About one hundred years later, the Hindu thinker Patanjali, author of the Yoga Sutra, wrote quite exhaustively on the psychological and ontological roots of bliss.
In the Nicomachean Ethics, written in 350 B.C.E., Aristotle stated that happiness is the only emotion that humans desire for its own sake. He observed that men sought riches, or honor, or health, not for their own sake but in order to be happy. Note that eudaimonia, the term we translate as "happiness", is for Aristotle an activity rather than an emotion or a state. Happiness is characteristic of a good life, that is, a life in which a man or woman fulfills human nature in an excellent way. People have a set of purposes which are typically human: they belong to our nature. The happy person is virtuous, meaning he or she has outstanding abilities and emotional tendencies which allow him or her to fulfill our common human ends. For Aristotle, then, happiness is "the virtuous activity of the soul in accordance with reason": happiness is the practice of virtue.

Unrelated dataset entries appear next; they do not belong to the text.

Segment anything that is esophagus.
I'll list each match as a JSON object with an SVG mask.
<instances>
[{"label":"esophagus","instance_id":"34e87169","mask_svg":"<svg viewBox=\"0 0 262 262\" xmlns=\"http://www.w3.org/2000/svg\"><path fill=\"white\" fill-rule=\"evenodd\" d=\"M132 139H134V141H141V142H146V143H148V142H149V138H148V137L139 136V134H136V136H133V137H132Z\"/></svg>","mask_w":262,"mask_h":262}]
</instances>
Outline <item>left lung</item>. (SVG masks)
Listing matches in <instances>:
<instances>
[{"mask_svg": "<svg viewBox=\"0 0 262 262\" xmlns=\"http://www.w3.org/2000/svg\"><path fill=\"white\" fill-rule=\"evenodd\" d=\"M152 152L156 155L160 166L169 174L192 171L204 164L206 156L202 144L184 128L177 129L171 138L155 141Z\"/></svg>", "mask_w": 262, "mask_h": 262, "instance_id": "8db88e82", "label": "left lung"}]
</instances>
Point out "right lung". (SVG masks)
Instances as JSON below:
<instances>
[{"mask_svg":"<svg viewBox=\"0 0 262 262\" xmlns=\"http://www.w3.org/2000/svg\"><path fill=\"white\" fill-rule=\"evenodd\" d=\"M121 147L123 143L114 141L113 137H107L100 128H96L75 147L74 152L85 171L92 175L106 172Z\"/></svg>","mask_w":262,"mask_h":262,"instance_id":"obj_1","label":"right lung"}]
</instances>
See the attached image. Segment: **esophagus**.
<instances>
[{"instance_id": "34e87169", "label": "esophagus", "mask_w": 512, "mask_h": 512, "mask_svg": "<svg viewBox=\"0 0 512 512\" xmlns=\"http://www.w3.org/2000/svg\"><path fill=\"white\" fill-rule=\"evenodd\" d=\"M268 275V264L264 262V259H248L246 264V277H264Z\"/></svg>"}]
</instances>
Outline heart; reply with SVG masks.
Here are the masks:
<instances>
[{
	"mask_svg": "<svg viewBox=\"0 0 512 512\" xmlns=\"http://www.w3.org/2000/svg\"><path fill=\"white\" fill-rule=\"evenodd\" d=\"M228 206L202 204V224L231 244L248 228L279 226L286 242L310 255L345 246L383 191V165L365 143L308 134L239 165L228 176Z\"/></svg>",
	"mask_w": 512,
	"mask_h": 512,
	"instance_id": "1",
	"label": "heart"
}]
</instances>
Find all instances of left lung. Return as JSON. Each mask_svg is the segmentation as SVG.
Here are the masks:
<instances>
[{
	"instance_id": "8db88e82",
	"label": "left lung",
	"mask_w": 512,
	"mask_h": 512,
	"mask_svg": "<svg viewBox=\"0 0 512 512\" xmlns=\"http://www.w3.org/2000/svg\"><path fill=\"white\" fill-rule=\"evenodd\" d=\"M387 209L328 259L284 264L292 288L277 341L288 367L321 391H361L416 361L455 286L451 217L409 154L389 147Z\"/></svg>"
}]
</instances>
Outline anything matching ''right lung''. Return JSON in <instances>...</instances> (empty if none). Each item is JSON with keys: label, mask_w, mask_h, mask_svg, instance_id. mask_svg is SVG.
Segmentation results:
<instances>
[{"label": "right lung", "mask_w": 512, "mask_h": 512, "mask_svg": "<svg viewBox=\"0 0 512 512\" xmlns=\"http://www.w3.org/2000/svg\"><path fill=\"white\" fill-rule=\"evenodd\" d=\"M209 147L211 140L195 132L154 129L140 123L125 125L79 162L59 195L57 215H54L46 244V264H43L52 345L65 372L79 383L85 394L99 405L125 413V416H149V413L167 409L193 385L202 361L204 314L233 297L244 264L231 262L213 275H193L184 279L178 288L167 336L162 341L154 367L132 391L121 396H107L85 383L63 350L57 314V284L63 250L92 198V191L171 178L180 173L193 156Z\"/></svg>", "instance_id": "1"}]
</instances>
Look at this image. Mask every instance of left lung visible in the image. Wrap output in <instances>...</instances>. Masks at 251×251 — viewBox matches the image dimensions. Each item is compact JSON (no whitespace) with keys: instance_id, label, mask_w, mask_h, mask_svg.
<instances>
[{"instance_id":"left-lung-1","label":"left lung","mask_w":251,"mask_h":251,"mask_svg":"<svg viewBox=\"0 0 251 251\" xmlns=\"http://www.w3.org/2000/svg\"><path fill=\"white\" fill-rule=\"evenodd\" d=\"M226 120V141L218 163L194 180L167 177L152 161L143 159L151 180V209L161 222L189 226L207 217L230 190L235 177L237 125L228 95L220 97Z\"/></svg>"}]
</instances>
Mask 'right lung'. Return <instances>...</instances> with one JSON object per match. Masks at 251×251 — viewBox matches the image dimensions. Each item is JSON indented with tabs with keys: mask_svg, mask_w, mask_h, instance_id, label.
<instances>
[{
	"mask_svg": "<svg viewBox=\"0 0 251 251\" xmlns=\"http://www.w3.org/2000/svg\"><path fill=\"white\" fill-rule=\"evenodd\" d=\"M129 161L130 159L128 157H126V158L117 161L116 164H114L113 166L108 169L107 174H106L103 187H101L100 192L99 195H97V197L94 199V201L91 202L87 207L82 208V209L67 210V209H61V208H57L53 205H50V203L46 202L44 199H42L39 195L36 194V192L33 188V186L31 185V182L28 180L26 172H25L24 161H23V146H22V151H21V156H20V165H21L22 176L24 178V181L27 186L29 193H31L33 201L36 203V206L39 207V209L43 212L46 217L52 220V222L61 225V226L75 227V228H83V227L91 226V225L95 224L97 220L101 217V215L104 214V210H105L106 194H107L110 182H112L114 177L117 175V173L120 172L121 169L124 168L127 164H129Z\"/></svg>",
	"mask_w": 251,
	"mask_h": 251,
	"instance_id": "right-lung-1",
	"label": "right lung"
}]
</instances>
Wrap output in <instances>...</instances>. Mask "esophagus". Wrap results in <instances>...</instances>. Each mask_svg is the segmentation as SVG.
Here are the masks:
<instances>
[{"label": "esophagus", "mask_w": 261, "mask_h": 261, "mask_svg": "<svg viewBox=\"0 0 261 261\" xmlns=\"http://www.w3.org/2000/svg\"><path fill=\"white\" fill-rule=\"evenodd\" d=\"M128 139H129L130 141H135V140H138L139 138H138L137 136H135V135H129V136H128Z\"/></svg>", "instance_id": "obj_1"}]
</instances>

Many ethicists make arguments for how humans should behave, either individually or collectively, based on the resulting happiness of such behavior. Utilitarians, such as John Stuart Mill and Jeremy Bentham, advocated the greatest happiness principle as a guide for ethical behavior.
In Catholicism, the ultimate end of human existence consists in felicity (Latin equivalent to the Greek eudaimonia), or "blessed happiness", described by the 13th-century philosopher-theologian Thomas Aquinas as a Beatific Vision of God's essence in the next life.
As an example, according to Augustine's Confessions, he lived much of his life without God. He sinned much and recognized his sinfulness. As a youth, he sinned for its own sake, and later, in the pursuit of a perceived good. When he lost a dear friend to death, it troubled him a lot, and he turned to God for answers. He turned to God to find true happiness and was converted to Christianity. He found that true happiness can only come from a relationship with God and appreciating God's creation for His sake, and not its own.
Happiness forms a central theme of Buddhist teachings. For ultimate freedom from suffering, the Eightfold Path leads its practitioner to Nirvana, a state of everlasting peace. Ultimate happiness is only achieved by overcoming craving in all forms. More mundane forms of happiness, such as acquiring wealth and maintaining good friendships, are also recognized as worthy goals for lay people (see sukha). Buddhism also encourages the generation of loving kindness and compassion, the desire for the happiness and welfare of all beings.
According to Buddha, "Mind is the forerunner of states of existence. Mind is chief, and (those states) are caused by the mind. If one speaks and acts with a pure mind, surely happiness will follow like one's own shadow!" In Buddhism, the third of the Four Noble Truths states "to eliminate suffering, eliminate craving," thus establishing happiness as beyond material and emotional possession and attainable only through an attentive practice leading to extinguishing of craving and aversion.
One of the core concepts in Buddhism is that of Dharma, also a central concept in Hinduism. Dharma is about expressing and acting according to one's core nature. This eliminates potential causes of disharmony in the mind and leads to happiness.